The phylogenetic analyses based on the cox-1 gene of onchocercid filariids (alignment of 673 bp) inferred by maximum likelihood method and GTR + F + I + G4 evolutionary model showed six different clades: (i) the first clade grouped Splendidofilaria species sequences; (ii) the second clade contained Eufilaria species sequences; (iii) the third clade contained a sequence of the present study obtained from Ramphocelus carbo (PQ452773) from Sao Lourenço, Mato Grosso, as an ancestral branch to Eufilaria and Splendidofilaria; (iv) the fourth clade composed by Aproctella species from Madagascar (OP006590), USA (OK360722) and Brazil (FR823335). The majority of the sequences obtained in the present study were positioned within the Aproctella clade, namely PQ452778 (Ramphocelus carbo), PQ452774 (Turdus amaurocalinus), PQ452777 (Ramphocelus carbo), PQ452776 (Ramphocelus carbo), PQ452771 (Ramphocelus carbo), PQ4552772 (Ramphocelus carbo) and PQ452775 (Synallaxis albilora), which were closely related to a sequence previously detected in Saltator similis from Brazil (FR823335), and (v) the fifth clade is composed by a Cardiofilaria paylovski from France (Figure 2).
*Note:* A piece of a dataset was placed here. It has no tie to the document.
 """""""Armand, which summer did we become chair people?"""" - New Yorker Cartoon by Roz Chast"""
When examining the blood smears of the positive samples for onchocercid filariids and haemosporidians, onchocercid microfilariae were found in blood smears from two specimens of R. carbo (SaoLou 32 and SaoLou 41) that showed to be positive for Aproctella spp. Microfilariae were also found in the blood smear of one specimen (SaoLou85) of Saltator coerulescens that was positive in the microfluidic real-time PCR but negative in the conventional PCR targeting the cox-1 gene (Supplementary Material Figure S1).

4. Discussion

To the best of the authors’ knowledge, this is the first time that high-throughput microfluidic real-time PCR assay was applied to detect vector-borne pathogen DNA in avian blood samples collected in the Americas. In the present study, multiple primers and probes sets were designed to be implemented for the detection of vector-borne agents (Plasmodium spp., Haemoproteus spp., Onchocercid filariids) in DNA blood samples from birds sampled in the Pantanal wetland, Mato Grosso state, central–western Brazil. In previous studies, high-throughput microfluidic real-time was used to detect DNA from selected pathogens in ticks associated to birds and avian blood samples from France [50,51,52]. The use of this technique ensures multiple independent assays [57] and efficiency in the surveillance of neglected pathogens [50,51,52].
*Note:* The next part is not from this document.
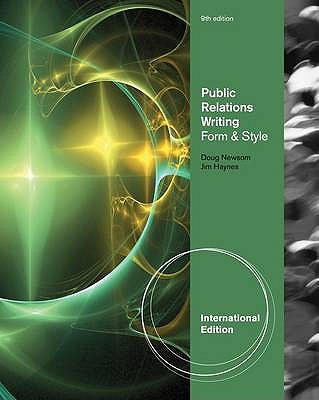 Public Relations Writing Form and Style 9th Edition Low Cost Soft Cover IE Edition, Jim Haynes, Doug Newsom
Primers and probes designed in previous studies [60] and targeting the 16S rRNA gene of Anaplasma agents and ssrA genes of Bartonella spp. agents were able to detect DNA of Anaplasmataceae/Bartonellaceae agents in bird blood DNA samples from Brazil that showed to be previously positive for Anaplasma spp., ‘Candidatus Allocryptoplasma spp.’ and Bartonella spp. [21,38]. Indeed, although the previously described primers were designed to catch the common genotypes circulating in Europe, which are genetically distinct from those found in birds and wildlife from Brazil, they were able to catch some novel Bartonella and Anaplasma and ‘Candidatus Allocryptoplasma spp.’ recently reported in Brazil.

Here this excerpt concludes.